39. peligro(niebezpieczeństwo)

6.9K 407 114
                                    

Liczę na to, że nie śpicie. 🥰 Wrzuciłam wam rozdzialik trochę wcześniej niż jutro i tak długo już czekaliście.

Miłej nocy i czytania.💋

MELISSA

Wchodzimy do klubu z napisem Commonwealth, nazwa wskazuje, że będą tutaj ludzie, którzy mają dużo pieniędzy. Sam
klub znajduje się dość blisko Fremont Street, więc wcale mnie to nie dziwi, że taką właśnie ma nazwę.

-Boże, kocham cię za to jak dałaś popalić temu dziadowi.-zaśmiewa się Sara.-Jego mina będzie śniła mi się po nocach.

-Uwierz, że mi też.-parskam.-Chciałabym móc codziennie ucierać nosa tego typu ludziom.
Są straszni.

Siadamy na wysokich krzesłach przy barze i obracamy się w kierunku klubu. Jest on urządzony w bardzo specyficzny sposób, nie wygląda raczej jak klub, który jest tym z rodzaju nocnych. Tutaj jest cholernie elegancko, wręcz krzyczy luksusem. Przeważają kolory ciemnego drewna, czerni i złota. Wszystko wręcz mieni mi się w oczach. Ogromny bar ma taką ilość trunków, że nawet nie mieści mi się to w głowie. Znam nazwy sporej ilości alkoholi, ale tutaj nie znam prawdopobnie większości z nich. Nie można spodziewać się tutaj najtańszej wódki, bo najtańszy drink zaczyna się od czterdziestu dolarów.

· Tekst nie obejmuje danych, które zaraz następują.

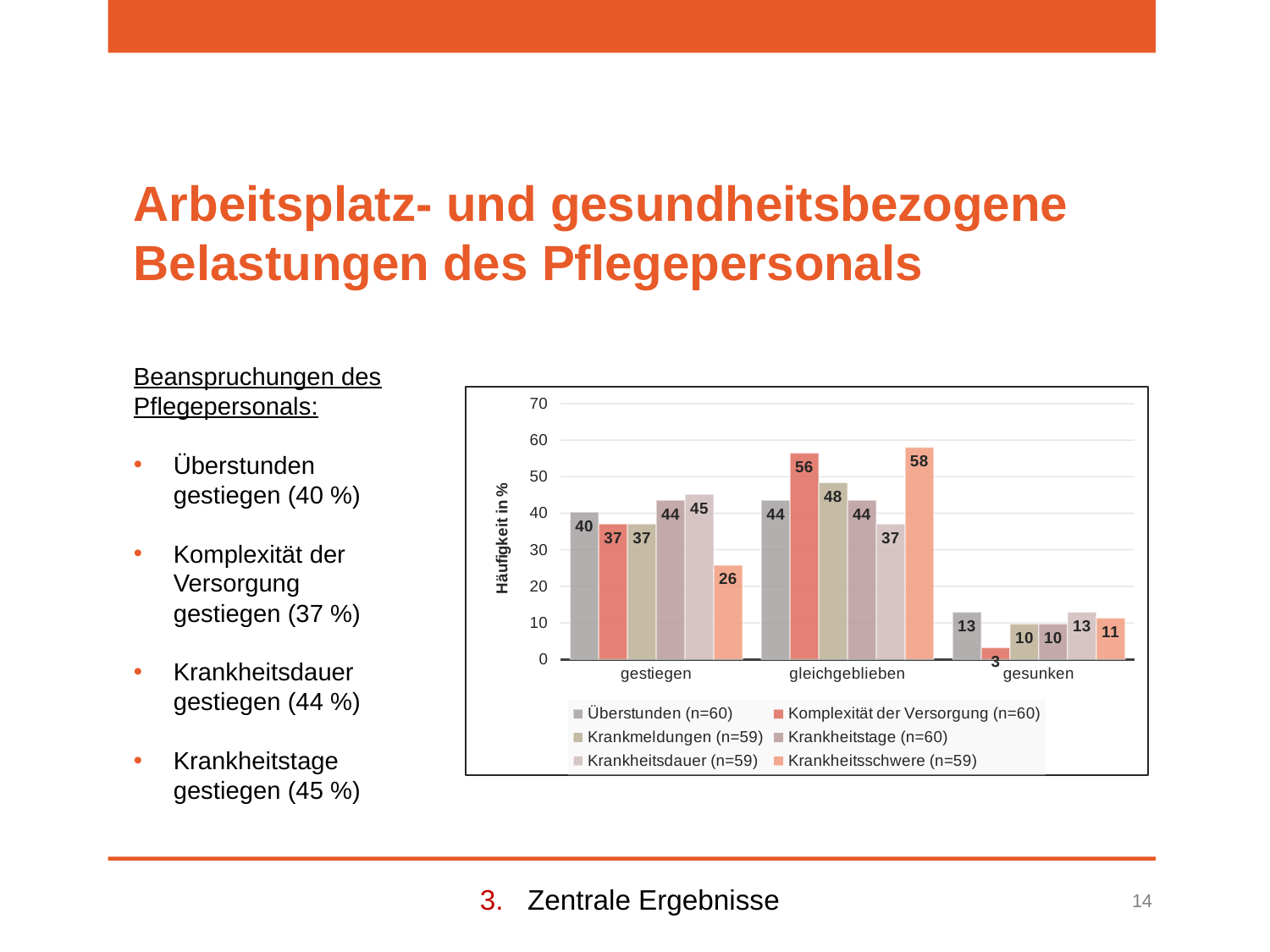
What is the value for Krankheitsschwere (n=59) in the 'gleichgeblieben' category? 58 What type of chart is shown on the slide? bar chart How many series does the chart legend list? 6 What is the label of the y axis of the chart? Häufigkeit in % What is the difference between the Krankheitsschwere (n=59) value and the Krankheitsdauer (n=59) value in the 'gleichgeblieben' category? 21 What is the value for Überstunden (n=60) in the 'gestiegen' category? 40 Which series has the lowest value in the 'gestiegen' category? Krankheitsschwere (n=59) What is the value for Komplexität der Versorgung (n=60) in the 'gesunken' category? 3 Which series has the highest value in the 'gleichgeblieben' category? Krankheitsschwere (n=59) How many categories are shown on the x axis of the chart? 3 Is the value for Komplexität der Versorgung (n=60) in the 'gleichgeblieben' category greater or less than 50? greater In the 'gestiegen' category, which is larger: the value for Krankheitsdauer (n=59) or the value for Krankheitstage (n=60)? Krankheitsdauer (n=59)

Dzisiejszej nocy trochę poszalejemy.

-O kurwa, ale tu drogo.-zatyka usta Sara.-Ale raz się żyje. Kiedy będziemy miały okazje następnym razem, żeby być w klubie w Las Vegas u kupić drinki? Może nigdy.

-I tutaj muszę się z tobą zgodzić.-potakuje wesoło.

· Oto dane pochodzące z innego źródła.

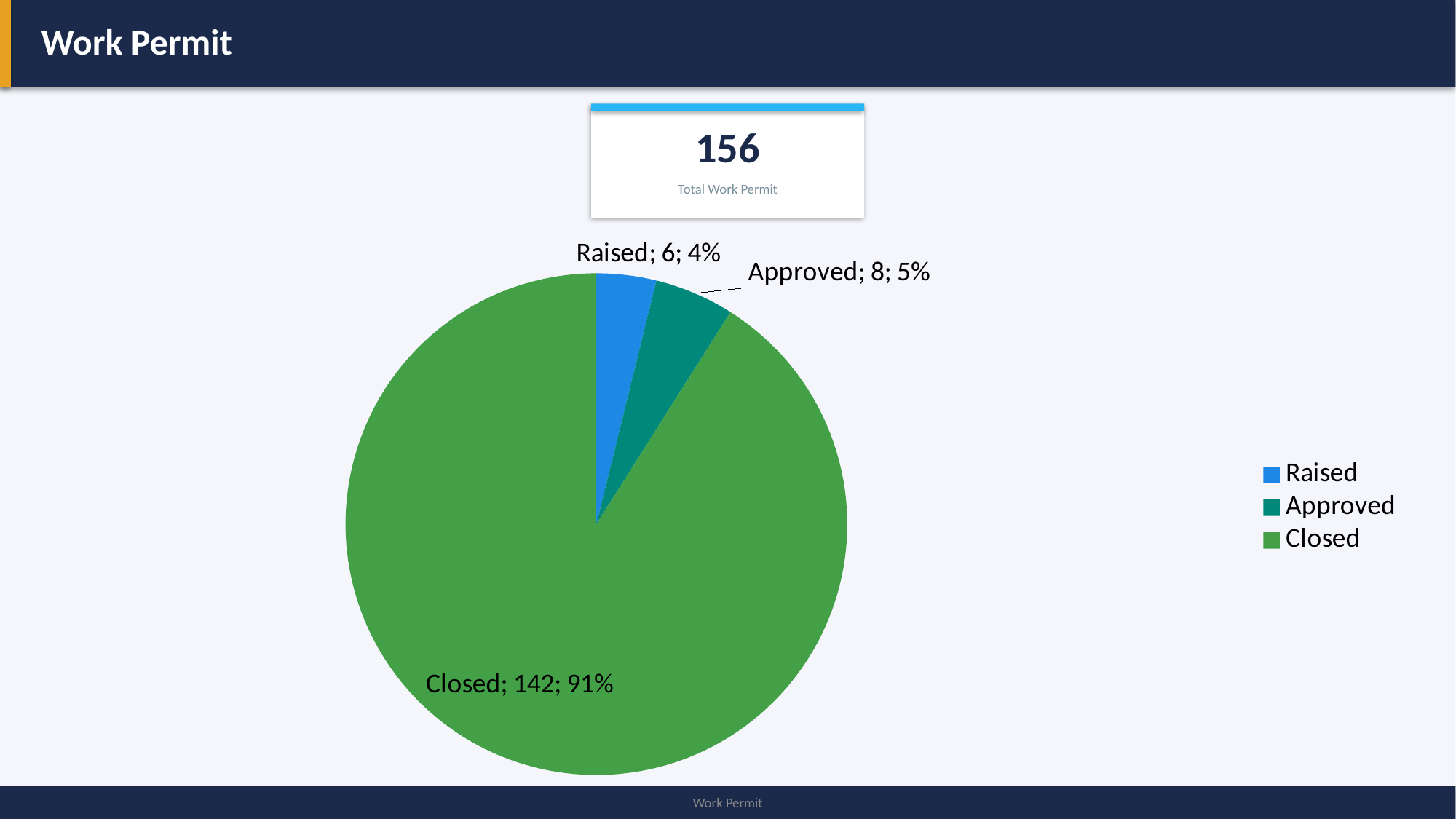
How many work permits are Raised according to the pie chart? 6 What is the total number of work permits shown in the box above the pie chart? 156 How many categories does the pie chart show? 3 How many work permits are Closed according to the pie chart? 142 Which is larger in the pie chart, Approved or Raised? Approved Which category has the largest slice of the pie chart? Closed What is the difference between the Closed and Approved values in the pie chart? 134 What share of the pie does the Closed slice represent? 91% What kind of chart is shown on the slide? pie chart How many work permits are Approved according to the pie chart? 8 What share of the pie does the Approved slice represent? 5% Which category has the smallest slice of the pie chart? Raised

Przywołuje barmana ruchem dłoni, abyśmy mogły złożyć zamówienie.

-Dla mnie będzie Sanctuarium.-podaje nazwę drinka, który składa się z jakiegoś drogiego whiskey i specjalnego likieru. Ma mieć nawet kawałki złota w środku.-Dla koleżanki negroni.

-Właśnie miałem Panią serwować drinki, które postawili wam tamci mężczyźni.-wskazuje głową w stronę dwóch facetów siedzących w loży.-Jeden jest dla jednej pani.-tutaj patrzy na mnie i podsuwa mi czerwony specyfik.-A drugi jest dla drugiej Pani.-tym razem przesuwa w stronę Sary żółty drink z palemką i jakimiś zielonymi pędami.

Kieruje swój wzrok na facetów, którzy postawili nam drinki i zauważam, że są na pewno od nas starsi. O kilka dobrych lat. Myśle, że mogą być około trzydziestki. Jeden z nich, który postawił mi drinka, prezentuje się naprawdę dobrze. Na jego prawej ręce znajduje się zegarek, który był warty prawdopobnie więcej niż moich kilka pensji w pracy u Hugo. Do tego jest ubrany w idealnie skrojony garnitur, który przylega do niego jak druga skóra i prezentuje jego idealnie wyrzeźbione ciało. Ma ciemne loki na głowie, które opadają na jego czoło. Szczerzy się do mnie swoimi białymi zębami, zapraszająco na mnie spoglądając.

-Panowie twierdzą, że każdy z tych drinków idealnie do Pań pasuje.-kontynuuje kelner.-Pani jest czerwony, bo Pan Adrien stwierdził, że na pewno Pani charakter jest ognisty jak cała Pani.-na jego słowa parskam śmiechem. Bardziej tandetnie się nie dało.-Za to Pani jest złoty z egzotycznymi elementami, bo taka również jest Pani uroda. Egzotyczna.

Widzę, że Sarze aż świeca się oczy. Patrzy na tego drugiego, który pożera ją wzrokiem. Jest szatynem i ma na sobie czarny golf, który również podkreśla jego mięśnie. Oboje są bardzo dobrze zbudowani.

-Dziękujemy.-odbieram od niego drinki.

-Sara, przestań się tak na niego gapić.-stukam koleżankę w ramię.-To go na pewno nie zachęci.

Na mój dotyk podskakuje w miejscu.

-Masz racje.-odwraca się plecami do nich, więc ja robię to samo.-Ale stara, widziałaś ich? Przecież wyglądają jak jebani greccy bogowie.